Copy out all of the items below, replacing "stone veneer column" with "brick pillar" and leaving everything else unchanged.

[Extracted items]
◇ ◇ ◇ ◇ ◇

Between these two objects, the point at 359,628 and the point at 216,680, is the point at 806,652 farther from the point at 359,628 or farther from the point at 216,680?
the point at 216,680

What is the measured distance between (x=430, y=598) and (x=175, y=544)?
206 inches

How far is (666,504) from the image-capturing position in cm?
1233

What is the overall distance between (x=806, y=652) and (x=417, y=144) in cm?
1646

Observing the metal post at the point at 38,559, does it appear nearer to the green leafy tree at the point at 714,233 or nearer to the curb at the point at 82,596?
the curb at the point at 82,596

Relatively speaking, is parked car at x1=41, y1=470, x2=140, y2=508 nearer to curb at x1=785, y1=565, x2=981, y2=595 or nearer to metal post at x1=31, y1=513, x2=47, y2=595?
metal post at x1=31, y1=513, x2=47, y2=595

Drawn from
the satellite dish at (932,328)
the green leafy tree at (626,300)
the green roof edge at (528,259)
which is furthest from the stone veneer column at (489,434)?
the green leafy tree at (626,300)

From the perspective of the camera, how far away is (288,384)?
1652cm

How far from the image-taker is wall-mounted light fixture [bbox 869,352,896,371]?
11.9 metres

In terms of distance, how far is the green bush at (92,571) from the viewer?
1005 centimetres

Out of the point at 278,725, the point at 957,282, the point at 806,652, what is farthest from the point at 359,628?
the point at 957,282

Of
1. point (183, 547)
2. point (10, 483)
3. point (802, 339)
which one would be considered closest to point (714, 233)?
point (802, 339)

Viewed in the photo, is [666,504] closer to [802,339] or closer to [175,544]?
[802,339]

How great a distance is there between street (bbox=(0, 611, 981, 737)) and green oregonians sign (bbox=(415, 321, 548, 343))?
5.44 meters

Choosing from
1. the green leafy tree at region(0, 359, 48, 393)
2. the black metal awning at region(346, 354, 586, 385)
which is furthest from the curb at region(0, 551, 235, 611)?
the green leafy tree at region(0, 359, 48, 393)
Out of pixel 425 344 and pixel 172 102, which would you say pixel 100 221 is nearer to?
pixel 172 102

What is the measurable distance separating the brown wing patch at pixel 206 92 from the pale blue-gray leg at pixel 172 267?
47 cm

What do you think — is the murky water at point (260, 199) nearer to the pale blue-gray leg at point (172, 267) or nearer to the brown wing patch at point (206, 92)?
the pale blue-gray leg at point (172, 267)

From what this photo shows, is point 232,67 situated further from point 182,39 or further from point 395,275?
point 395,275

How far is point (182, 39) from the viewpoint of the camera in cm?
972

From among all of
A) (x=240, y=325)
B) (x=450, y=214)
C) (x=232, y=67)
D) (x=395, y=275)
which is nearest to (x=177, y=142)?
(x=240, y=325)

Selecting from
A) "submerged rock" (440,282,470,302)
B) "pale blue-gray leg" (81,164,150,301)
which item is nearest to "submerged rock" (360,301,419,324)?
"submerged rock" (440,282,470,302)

◇ ◇ ◇ ◇ ◇

§ **Task output**:
Between these two objects, the point at 359,628 and the point at 216,680, is the point at 806,652 farther from the point at 359,628 or farther from the point at 216,680?
the point at 216,680

What is the measured distance between (x=430, y=598) and (x=175, y=544)?
206 inches

How far is (666,504) from the image-capturing position in cm?
1233

What is the overall distance between (x=806, y=652) and (x=417, y=144) in cm?
1646

Observing the metal post at the point at 38,559, does it appear nearer to the green leafy tree at the point at 714,233 or nearer to the curb at the point at 82,596?
the curb at the point at 82,596

Relatively speaking, is parked car at x1=41, y1=470, x2=140, y2=508 nearer to curb at x1=785, y1=565, x2=981, y2=595 or nearer to metal post at x1=31, y1=513, x2=47, y2=595?
metal post at x1=31, y1=513, x2=47, y2=595

Drawn from
the satellite dish at (932,328)
the green leafy tree at (626,300)
the green roof edge at (528,259)
which is furthest from the brick pillar at (489,434)?
the green leafy tree at (626,300)

From the perspective of the camera, how far away is (288,384)?
1652cm

How far from the image-taker is wall-mounted light fixture [bbox 869,352,896,371]?
11.9 metres

In terms of distance, how far is the green bush at (92,571) from the viewer?
1005 centimetres

Out of the point at 278,725, the point at 957,282, the point at 806,652, what is farthest from the point at 359,628?
the point at 957,282

Of
1. point (183, 547)
2. point (10, 483)
3. point (802, 339)
which one would be considered closest to point (714, 233)?
point (802, 339)

Viewed in the photo, is [666,504] closer to [802,339] or closer to [175,544]?
[802,339]

How great a distance is there between street (bbox=(0, 611, 981, 737)) and green oregonians sign (bbox=(415, 321, 548, 343))?
5.44 meters

Choosing from
1. the green leafy tree at region(0, 359, 48, 393)
2. the black metal awning at region(346, 354, 586, 385)
which is furthest from the curb at region(0, 551, 235, 611)?
the green leafy tree at region(0, 359, 48, 393)
Out of pixel 425 344 and pixel 172 102, which would you say pixel 100 221 is nearer to?
pixel 172 102

What is the measurable distance separating the brown wing patch at pixel 206 92 from the pale blue-gray leg at pixel 172 267?
47 cm

What do you think — is the murky water at point (260, 199) nearer to the pale blue-gray leg at point (172, 267) or nearer to the brown wing patch at point (206, 92)?
the pale blue-gray leg at point (172, 267)

From what this photo shows, is point 232,67 situated further from point 182,39 or further from point 395,275?
point 395,275

How far is point (182, 39) from the viewpoint of the camera in cm?
972

From among all of
A) (x=240, y=325)
B) (x=450, y=214)
C) (x=232, y=67)
D) (x=395, y=275)
which is nearest to (x=177, y=142)?
(x=240, y=325)

Selecting from
A) "submerged rock" (440,282,470,302)
B) "pale blue-gray leg" (81,164,150,301)
which item is nearest to "submerged rock" (360,301,419,324)?
"submerged rock" (440,282,470,302)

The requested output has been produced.